TASKS TO PERFORM ::
**a.** Return the passage from the post on Treble-O-Lectric couplers, from "Related to this, the" up to and including "hits the loop.", word for word.
**b.** Decide whether each statement agrees with the post on Treble-O-Lectric couplers. For each, answer yes or no and quote the words of the post that settle it.
(i) The E8 diesel came fitted with Rapido couplers.
(ii) The writer knows of a source for replacement hooks.
(iii) On British style freight wagons, the hook cover plate sits on the bogie.
**c.** Write what comes next in the post on Treble-O-Lectric coupler hooks, picking up after its final sentence.

PASSAGE PROVIDED ::
BEGIN

This reminds me of a little story. When I first got some Atlas N scale equipment (an EMD E8 diesel) in 1967, all my cars were still Treble-O-Lectric. The E8 had Rapido couplers on it, of course, and I was in a quandry as to how to couple to the Treble-O cars. What I did at first was to bend the end of one of the Treble-O hooks so it pointed straight down and I then slipped it over the end of the Rapido coupler. It worked pretty well but I didn't want to bend all of the Treble-O hooks because, after all, it would render automatic coupling between the cars impossible. So, I ended up making a duplicate of a Treble-O loop out of plastic with a "T" on it that fit into the Rapido coupler pocket on the E8. This was a much better solution and so I reshaped the hook I had bent using the method above.
A broken hook is another matter. I fixed one uncoupling "pin" using superglue and it's holding but I don't know how sturdy it really is because I haven't tried to "break" it again. I don't know of a source for replacement hooks. I suppose one could try and make...........maybe not.
Related to this, the hook pivot ends, on the vast majority of cars or wagons and coaches, are retained by a riveted metal cover plate on the bottom of the extension for the loop on the bogies of American style freight and passenger cars and British style passenger coaches. It's on the bottom of the car body underframe itself on British style freight wagons. Sometimes the hook will not descend all the way to the top surface of the loop; a must for reliable coupling. Often, the front edge of the cover plate interferes with the hook so it can only lower to a given point. The fix is to swing the cover plate back away from the hook a bit (toward the bogie kingpin or center of the body) so the hook is free to lower until it hits the loop.
Replacing a hook (assuming you can find one) is easy. Just swing the cover plate far enough away from the hook mounting, remove the old hook, put in the new hook, and swing the cover plate back to cover the mounting. OK, it's USUALLY this easy. I have acquired some cars, particularly from the late push-along series, where the cover plate is riveted so tightly that it won't swing away. In that case, I have raised the cover away (bent it up) and then lowered (bent it back down) it afterward.
Some rolling stock have the same type of hook retainer as the 0-8-0 Baldwin tender. There is an extension of the bogie casting covering the hook mounting keeping the hook from falling out.

END

DATASET ENTRIES ::
BEGIN

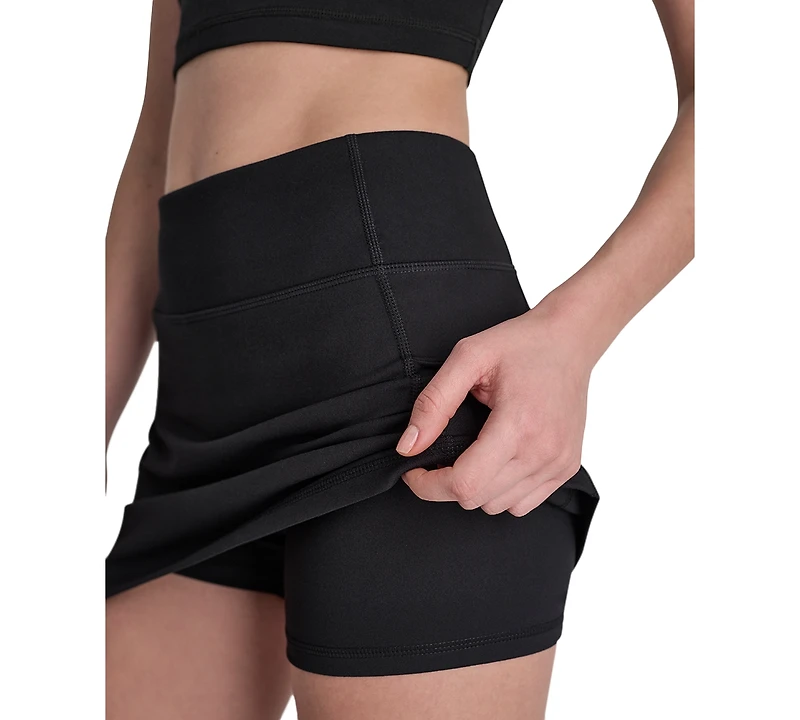 Dkny Sport Women's Balance Compression Super High Waist Pull-On Skort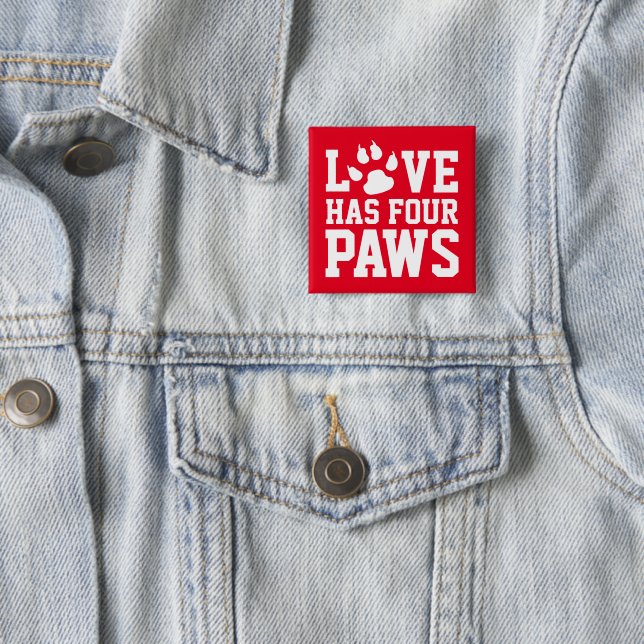 Love Has Four Paws Button (Beispiel)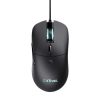 Egér, vezetékes, optikai, gaming, LED, TRUST GXT981 Redex, fekete (TR24634)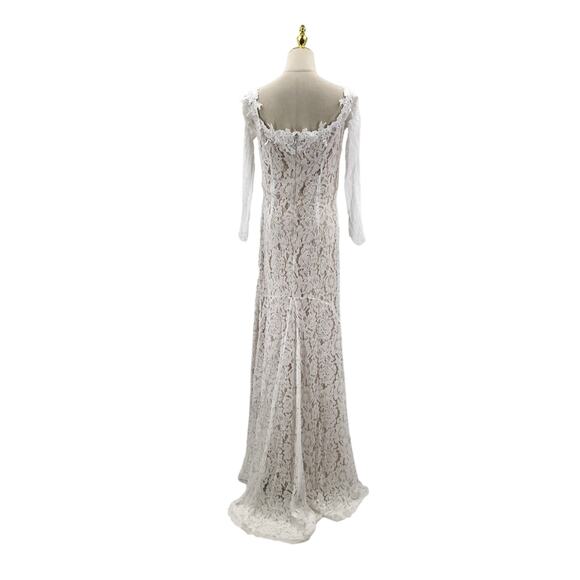 COPY - LULU'S XL White Romance Dreamer Lace Off-the-Shoulder Boho Wedding Dress… - Picture 4 of 9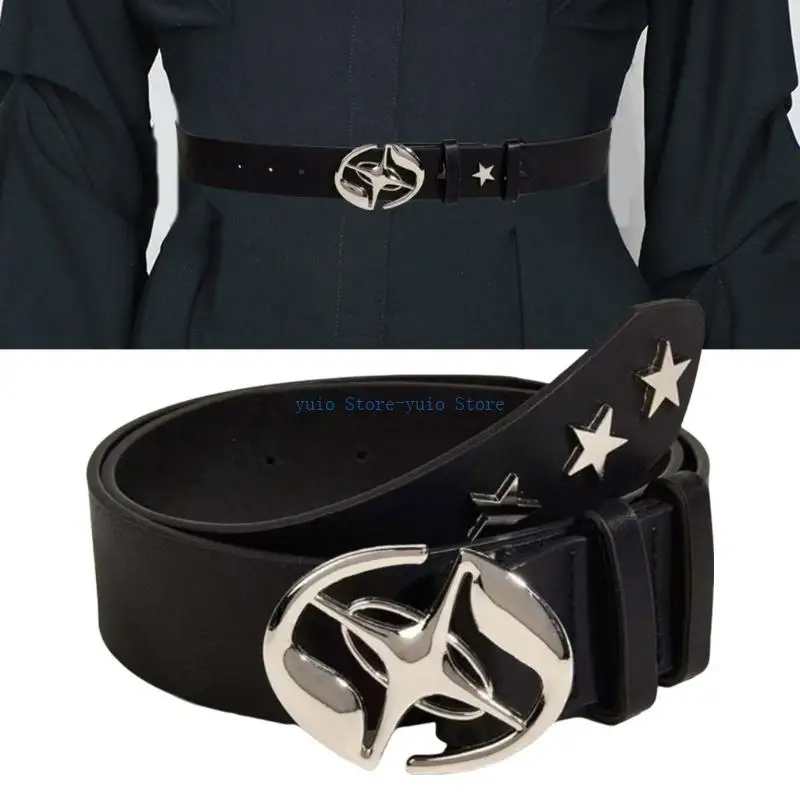 X7XB Aesthetic Moon Star Buckle Belt for Women PU Leather Belt Simple Waistband for Dresses Eye Catching Waiststrap
X7XB Aesthetic Moon Star Buckle Belt for Women PU Leather Belt Simple Waistband for Dresses Eye Catching Waiststrap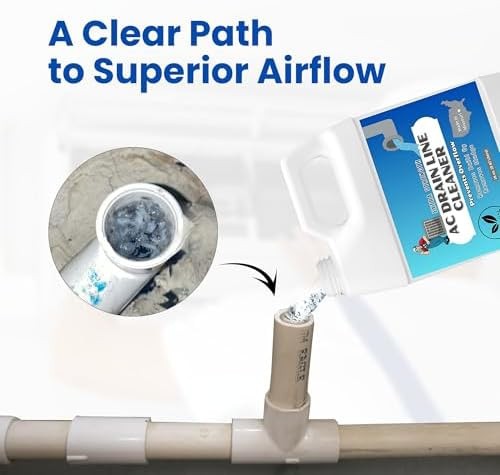 AC Drain Line Cleaner – Extra Strength | Clears Clogs & Buildup in HVAC A/C &…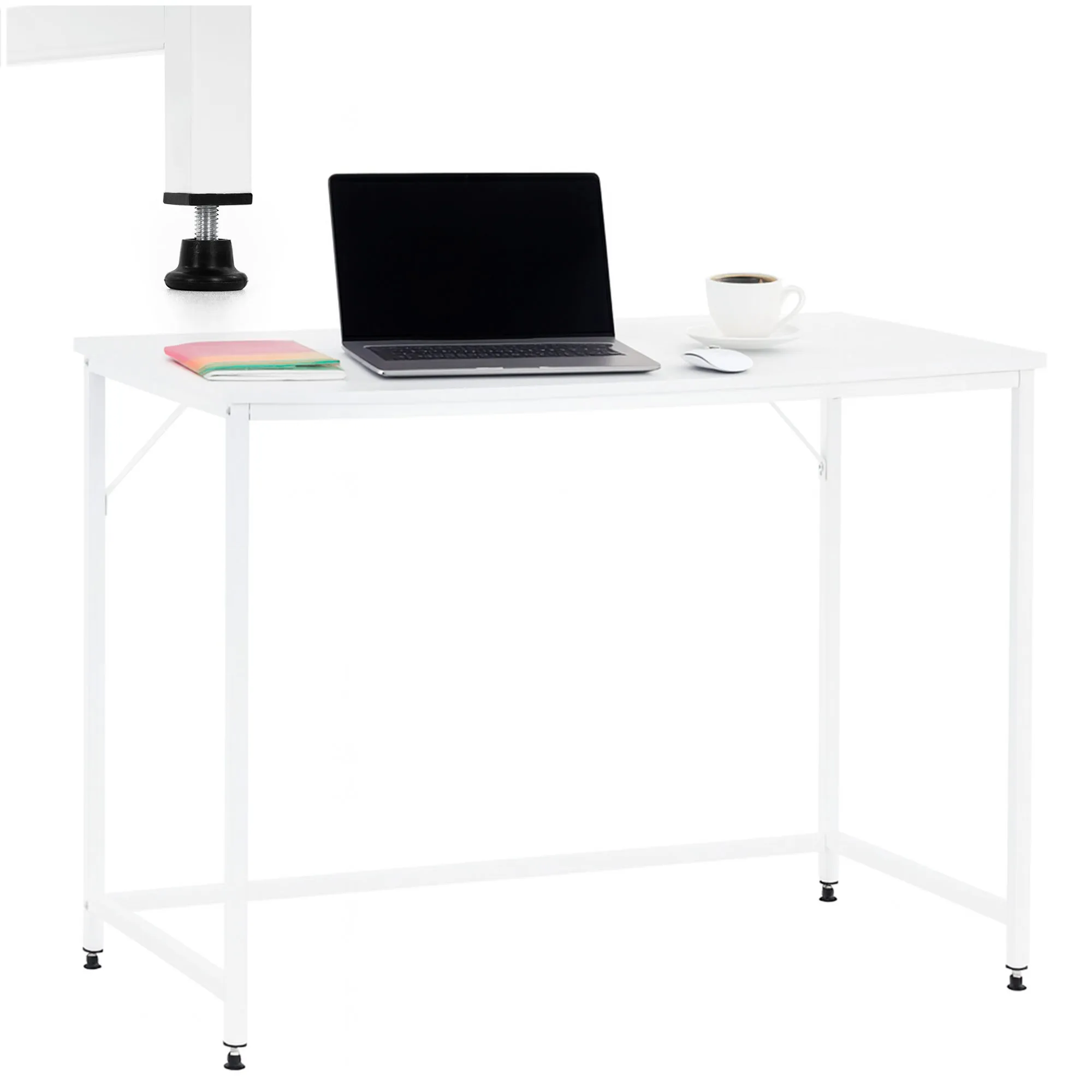 radni stol 100 x 50 x 76 cm bijeli - slika 5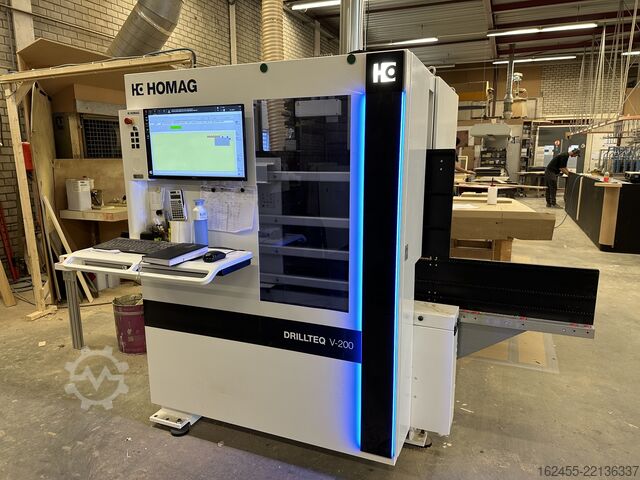 Throughfeed drilling machine HOMAG DRILLTEQ V-200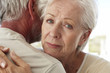 Sad mature woman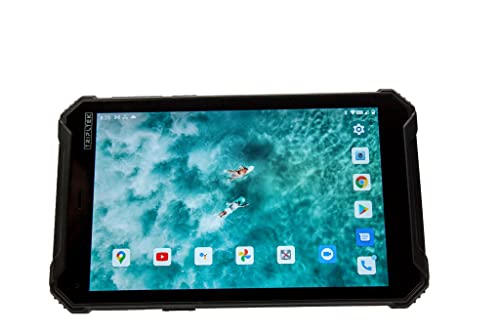 TRIPLTEK 8" PRO (4G LTE, 256GB) Ultra Bright 1200 nits, 8GB RAM, Android 10, Long Battery Life 12200mAh, Rugged Military Construction, Waterproof IP68, Brightest Tablet/Phone on The Market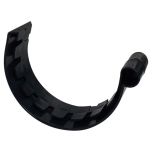 Jonction longue à coller PVC 25 demi-ronde - Anthracite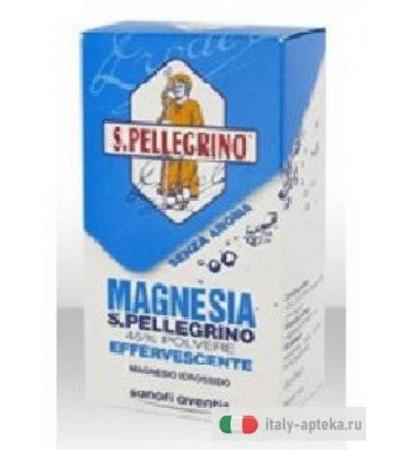Magnesia San Pellegrino 45% Polvere Effervescente Senza Aroma 100 g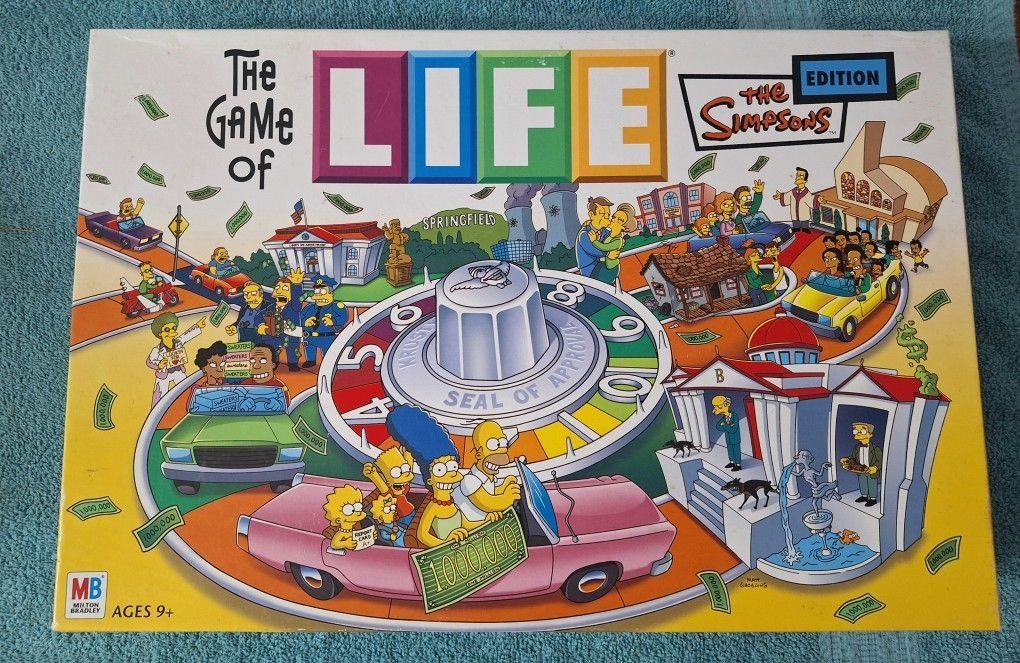 The Game of Life The Simpsons Edition Board Game Milton Bradley 2004
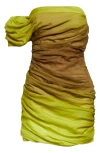 A.l.c . Kyler Ruched Strapless Cocktail Dress In Yellow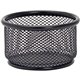 Lorell Black Mesh/Wire Paper Clip Holder - 3.8" x 2.1" x - Steel - 1 Each - Black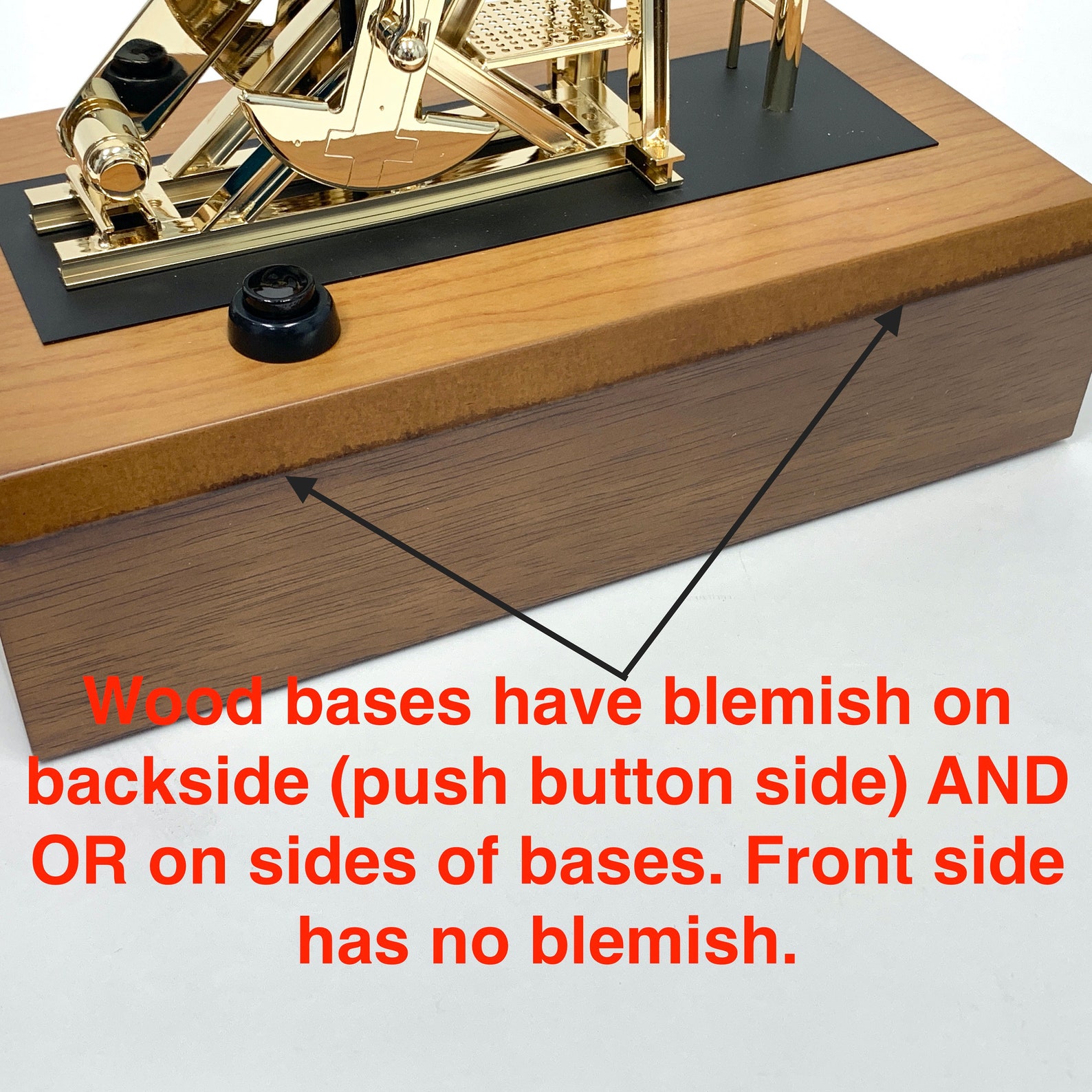 Gold Pump Jack Model BLEMISH Oilfield Gift Roughneck Executive Etsy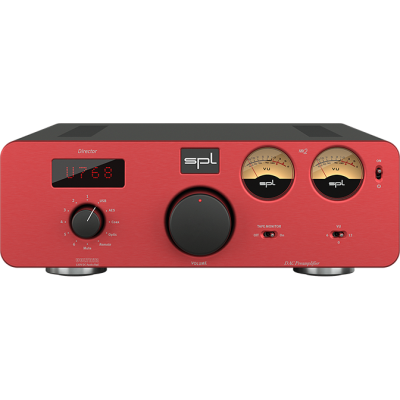 SPL Director MK2 Stereo Preamplifier with DAC - Red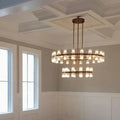 Arcachoe Round Two-tierd Wagon Wheel Chandelier - lampmodern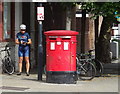 Double aperture Elizabeth II postbox on High Road, Willesden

END

EXPECTED RESULTS ::
**a.**
Related to this, the hook pivot ends, on the vast majority of cars or wagons and coaches, are retained by a riveted metal cover plate on the bottom of the extension for the loop on the bogies of American style freight and passenger cars and British style passenger coaches. It's on the bottom of the car body underframe itself on British style freight wagons. Sometimes the hook will not descend all the way to the top surface of the loop; a must for reliable coupling. Often, the front edge of the cover plate interferes with the hook so it can only lower to a given point. The fix is to swing the cover plate back away from the hook a bit (toward the bogie kingpin or center of the body) so the hook is free to lower until it hits the loop.

**b.**
(i) Yes: "The E8 had Rapido couplers on it, of course"
(ii) No: "I don't know of a source for replacement hooks."
(iii) No: "It's on the bottom of the car body underframe itself on British style freight wagons."

**c.**
On the diesel locomotives, the hook is retained by the pivot ends being inserted into holes located in verticle extensions that project down from the plastic molding between the two metal bogie halves. One of the pivot ends is longer than the other and the hook can be removed by working the shorter end out of its hole first and then pulling out the longer end. You may have to use a small screwdriver or other suitable tool to carefully spread the two verticle extensions slightly. I have found that if the hook does not descend all the way to the loop here, it is usually caused by flash on the pivot ends and this can be removed with a sharp modeling knife.
The rear hook of the Baldwin 0-8-0 (there is no front hook) is retained similarly to the cars or wagons except that, instead of a riveted cover plate, there is an extension from the right bogie side that covers the slots where the pivot pins are located. Hook removal is simply by separating the two pieces by lifting slightly on the plastic loop and pulling out the hook.
If the hook descends all the way to the loop but is at the wrong angle, either pointing up or down instead of straight out, this is contolled by the angle at which the hook mounting nub or boss comes off the main part of the hook. Correction can be made by, once again, heating slightly and bending the nub in the dirction that will get the hook to point straight out when it is in contact with the loop. Bending the nub up toward to top of the hook will raise the hooked end of the hook and bending it toward the bottom will lower it.
Lone Star seems to have abandoned trimming the molding flash from atop the hooks with the late push-along series.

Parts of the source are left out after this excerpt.